Reproduisez intégralement, sans la moindre modification, le passage ci-dessous sur le transfert de déficits sur agrément lors d'une fusion.

_Passage extrait_
-- -- --

Transfert de déficits sur agrément dans le cadre d’une fusion : nouvelles précisions d’importance

Le Conseil d’Etat juge, de manière nouvelle, que la demande de transfert de déficits présentée par la société absorbante dans le cadre de la procédure d’agrément prévue à l’article 209, II du CGI ne présente pas un caractère indivisible. Il confirme, en outre, qu’une diminution (même drastique) du chiffre d’affaires et des effectifs de la société absorbée au cours de la période de constitution des déficits dont le transfert est demandé, ne constitue pas nécessairement un changement significatif d’activité de nature à faire obstacle à la délivrance de l’agrément.

Rappel des principes applicables

L’agrément permettant le transfert des déficits dans le cadre d’une fusion ou d’une opération assimilée (placée sous le régime de l’article 210 A du CGI) était jusqu’à 2012 subordonné à 2 conditions cumulatives : la justification économique de l’opération et la poursuite de l’activité à l’origine des déficits transférés par l’absorbante pendant une durée minimale de 3 ans.

A compter de 2012, la loi est venue durcir les conditions d’octroi de l’agrément (CGI, art. 209, II, tel que modifié par la 2e LFR 2012).

-- -- --

_Listing extrait_
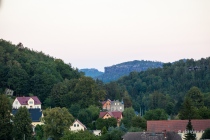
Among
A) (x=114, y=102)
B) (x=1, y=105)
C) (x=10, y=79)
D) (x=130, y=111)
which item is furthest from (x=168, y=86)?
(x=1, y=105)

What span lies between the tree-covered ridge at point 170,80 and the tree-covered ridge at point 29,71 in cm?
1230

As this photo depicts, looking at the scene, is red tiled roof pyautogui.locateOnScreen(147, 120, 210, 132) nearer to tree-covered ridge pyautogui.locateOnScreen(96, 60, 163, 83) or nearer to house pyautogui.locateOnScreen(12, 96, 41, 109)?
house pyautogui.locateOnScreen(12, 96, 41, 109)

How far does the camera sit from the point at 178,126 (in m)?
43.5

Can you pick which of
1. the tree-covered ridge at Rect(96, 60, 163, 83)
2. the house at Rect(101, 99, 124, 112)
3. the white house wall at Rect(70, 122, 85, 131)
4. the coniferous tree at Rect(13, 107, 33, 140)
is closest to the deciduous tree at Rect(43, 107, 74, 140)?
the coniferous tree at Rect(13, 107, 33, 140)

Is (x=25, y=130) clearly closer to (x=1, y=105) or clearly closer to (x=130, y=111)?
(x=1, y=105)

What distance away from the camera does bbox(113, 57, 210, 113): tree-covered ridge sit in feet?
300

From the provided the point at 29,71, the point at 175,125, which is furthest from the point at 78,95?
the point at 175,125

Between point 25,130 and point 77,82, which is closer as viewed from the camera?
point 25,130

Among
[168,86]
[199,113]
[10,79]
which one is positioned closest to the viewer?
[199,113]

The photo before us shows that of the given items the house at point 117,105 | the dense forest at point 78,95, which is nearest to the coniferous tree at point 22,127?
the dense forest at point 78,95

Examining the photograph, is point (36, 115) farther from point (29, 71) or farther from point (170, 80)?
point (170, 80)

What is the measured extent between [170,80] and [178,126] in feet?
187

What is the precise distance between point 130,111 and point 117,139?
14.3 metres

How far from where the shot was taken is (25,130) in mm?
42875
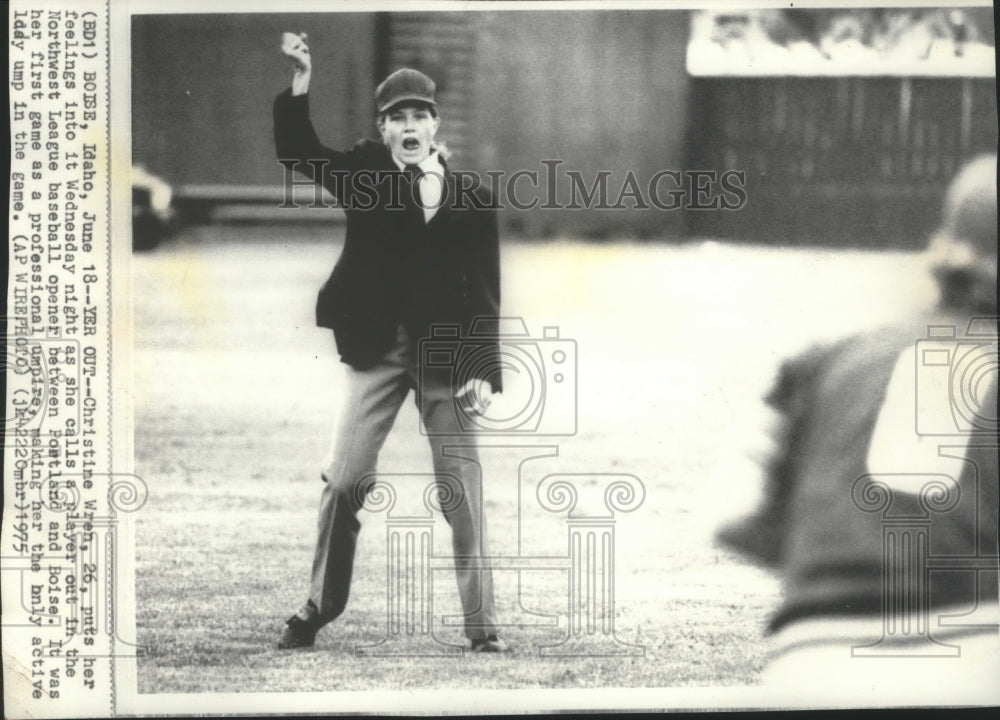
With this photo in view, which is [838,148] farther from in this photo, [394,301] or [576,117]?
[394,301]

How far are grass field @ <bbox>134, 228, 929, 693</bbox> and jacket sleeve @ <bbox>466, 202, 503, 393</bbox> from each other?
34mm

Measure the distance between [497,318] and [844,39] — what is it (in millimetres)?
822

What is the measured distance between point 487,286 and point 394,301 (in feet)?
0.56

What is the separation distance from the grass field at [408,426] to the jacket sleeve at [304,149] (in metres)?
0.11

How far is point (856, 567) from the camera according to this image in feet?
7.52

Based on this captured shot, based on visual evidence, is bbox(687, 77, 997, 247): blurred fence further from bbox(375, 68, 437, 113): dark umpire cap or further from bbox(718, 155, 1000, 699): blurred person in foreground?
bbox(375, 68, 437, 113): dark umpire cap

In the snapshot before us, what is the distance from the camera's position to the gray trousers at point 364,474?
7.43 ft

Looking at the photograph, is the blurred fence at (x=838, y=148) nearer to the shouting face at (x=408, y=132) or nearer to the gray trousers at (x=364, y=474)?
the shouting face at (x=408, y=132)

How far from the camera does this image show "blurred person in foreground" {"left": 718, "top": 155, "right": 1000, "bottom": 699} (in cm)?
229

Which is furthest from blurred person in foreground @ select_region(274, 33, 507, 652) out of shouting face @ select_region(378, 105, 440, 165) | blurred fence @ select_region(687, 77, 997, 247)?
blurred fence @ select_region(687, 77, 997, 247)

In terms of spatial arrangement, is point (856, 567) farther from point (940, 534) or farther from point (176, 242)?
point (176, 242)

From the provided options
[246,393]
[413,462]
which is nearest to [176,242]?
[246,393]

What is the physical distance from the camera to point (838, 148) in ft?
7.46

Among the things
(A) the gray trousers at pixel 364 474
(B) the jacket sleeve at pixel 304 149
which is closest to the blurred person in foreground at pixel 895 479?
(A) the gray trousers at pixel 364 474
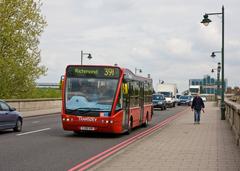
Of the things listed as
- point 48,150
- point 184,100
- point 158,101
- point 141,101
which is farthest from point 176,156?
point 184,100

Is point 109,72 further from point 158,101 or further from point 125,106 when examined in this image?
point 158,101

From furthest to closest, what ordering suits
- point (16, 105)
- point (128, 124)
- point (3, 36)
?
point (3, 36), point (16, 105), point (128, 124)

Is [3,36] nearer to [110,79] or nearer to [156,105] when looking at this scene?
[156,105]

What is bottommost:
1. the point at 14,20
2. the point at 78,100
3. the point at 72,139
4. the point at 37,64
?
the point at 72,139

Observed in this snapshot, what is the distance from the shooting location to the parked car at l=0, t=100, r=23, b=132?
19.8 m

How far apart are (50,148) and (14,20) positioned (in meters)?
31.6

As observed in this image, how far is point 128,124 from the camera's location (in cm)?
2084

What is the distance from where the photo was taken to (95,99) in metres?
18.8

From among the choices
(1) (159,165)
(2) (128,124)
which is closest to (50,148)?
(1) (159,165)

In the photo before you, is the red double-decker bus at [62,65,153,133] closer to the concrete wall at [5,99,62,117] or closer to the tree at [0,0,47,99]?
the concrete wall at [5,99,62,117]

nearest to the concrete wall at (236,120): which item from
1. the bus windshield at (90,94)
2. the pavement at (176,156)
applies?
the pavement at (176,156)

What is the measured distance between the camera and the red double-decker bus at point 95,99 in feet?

-- -- --

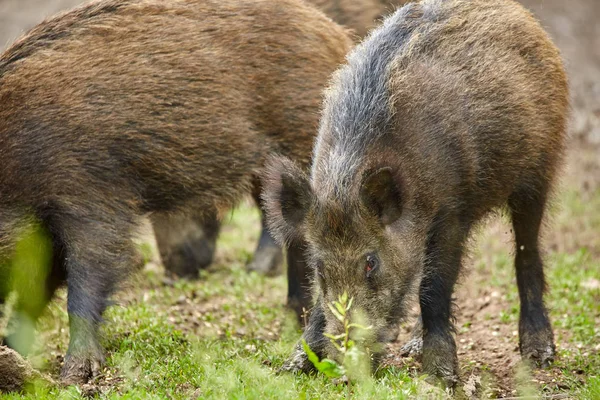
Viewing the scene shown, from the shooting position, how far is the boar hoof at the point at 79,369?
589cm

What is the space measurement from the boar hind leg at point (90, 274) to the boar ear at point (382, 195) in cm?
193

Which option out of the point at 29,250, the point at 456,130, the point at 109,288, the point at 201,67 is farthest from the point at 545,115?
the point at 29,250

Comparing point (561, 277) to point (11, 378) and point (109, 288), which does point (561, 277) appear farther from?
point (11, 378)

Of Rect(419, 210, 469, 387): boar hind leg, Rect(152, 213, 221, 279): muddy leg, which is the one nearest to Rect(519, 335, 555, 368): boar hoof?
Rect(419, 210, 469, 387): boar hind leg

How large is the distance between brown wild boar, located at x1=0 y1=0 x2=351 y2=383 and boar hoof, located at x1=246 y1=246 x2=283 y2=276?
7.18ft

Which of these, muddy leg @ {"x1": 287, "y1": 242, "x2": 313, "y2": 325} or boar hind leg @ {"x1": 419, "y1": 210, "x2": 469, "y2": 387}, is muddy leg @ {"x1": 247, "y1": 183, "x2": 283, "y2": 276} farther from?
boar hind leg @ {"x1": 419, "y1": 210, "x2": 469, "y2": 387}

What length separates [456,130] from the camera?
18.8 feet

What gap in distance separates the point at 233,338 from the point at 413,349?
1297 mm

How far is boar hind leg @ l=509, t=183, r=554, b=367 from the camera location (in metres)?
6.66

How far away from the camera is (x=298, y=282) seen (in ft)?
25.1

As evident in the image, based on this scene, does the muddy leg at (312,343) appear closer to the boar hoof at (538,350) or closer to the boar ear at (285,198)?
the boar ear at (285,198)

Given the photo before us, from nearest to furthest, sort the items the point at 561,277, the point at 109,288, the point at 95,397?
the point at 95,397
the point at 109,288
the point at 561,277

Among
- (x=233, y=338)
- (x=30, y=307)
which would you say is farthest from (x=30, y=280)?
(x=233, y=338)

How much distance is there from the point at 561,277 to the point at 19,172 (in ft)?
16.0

-- -- --

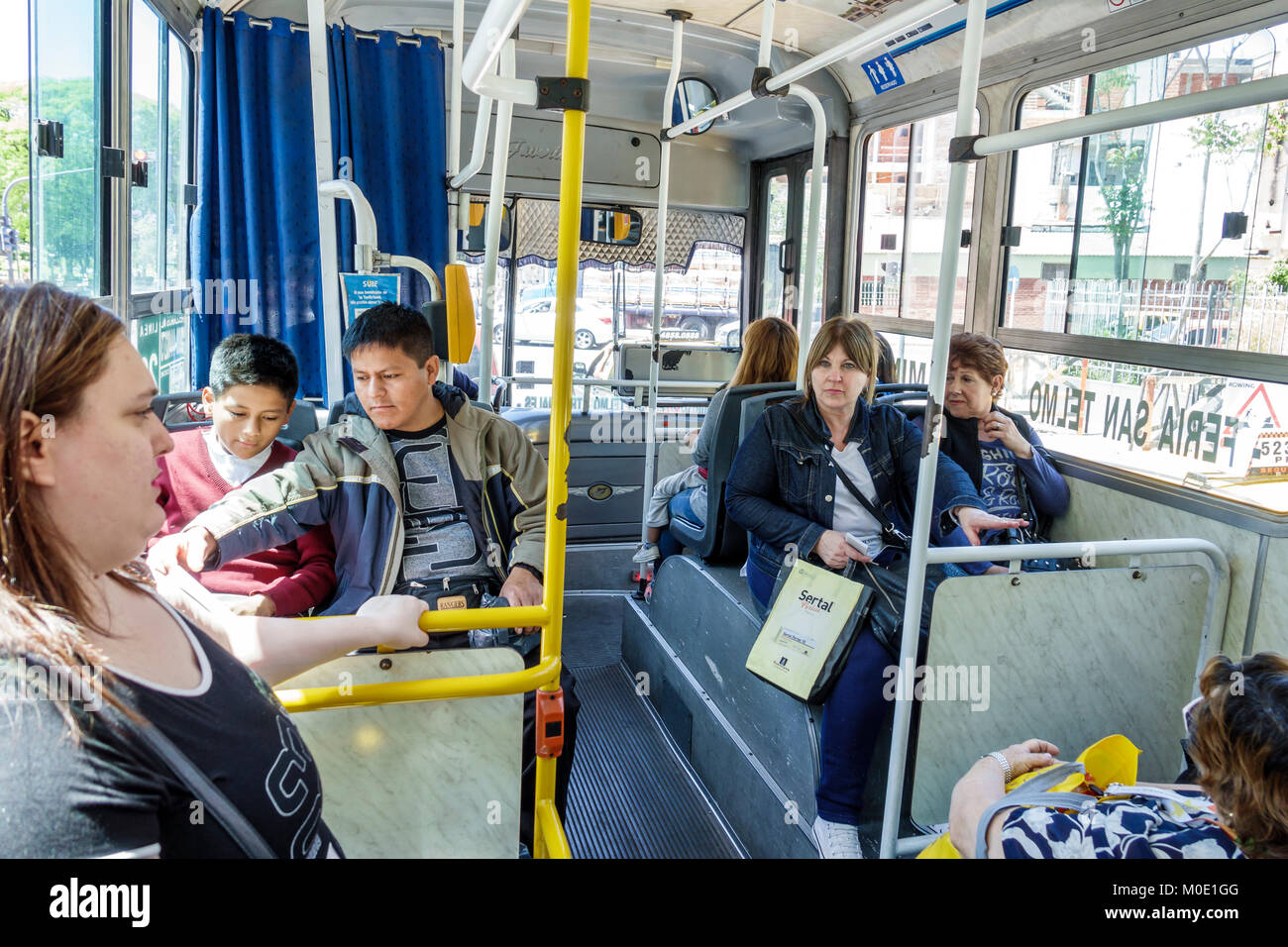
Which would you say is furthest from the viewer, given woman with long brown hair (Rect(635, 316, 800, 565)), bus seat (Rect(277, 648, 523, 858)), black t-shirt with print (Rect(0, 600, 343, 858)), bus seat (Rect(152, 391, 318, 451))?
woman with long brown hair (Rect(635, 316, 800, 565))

-- -- --

_Réponse attendue_
Transfert de déficits sur agrément dans le cadre d’une fusion : nouvelles précisions d’importance

Le Conseil d’Etat juge, de manière nouvelle, que la demande de transfert de déficits présentée par la société absorbante dans le cadre de la procédure d’agrément prévue à l’article 209, II du CGI ne présente pas un caractère indivisible. Il confirme, en outre, qu’une diminution (même drastique) du chiffre d’affaires et des effectifs de la société absorbée au cours de la période de constitution des déficits dont le transfert est demandé, ne constitue pas nécessairement un changement significatif d’activité de nature à faire obstacle à la délivrance de l’agrément.

Rappel des principes applicables

L’agrément permettant le transfert des déficits dans le cadre d’une fusion ou d’une opération assimilée (placée sous le régime de l’article 210 A du CGI) était jusqu’à 2012 subordonné à 2 conditions cumulatives : la justification économique de l’opération et la poursuite de l’activité à l’origine des déficits transférés par l’absorbante pendant une durée minimale de 3 ans.

A compter de 2012, la loi est venue durcir les conditions d’octroi de l’agrément (CGI, art. 209, II, tel que modifié par la 2e LFR 2012).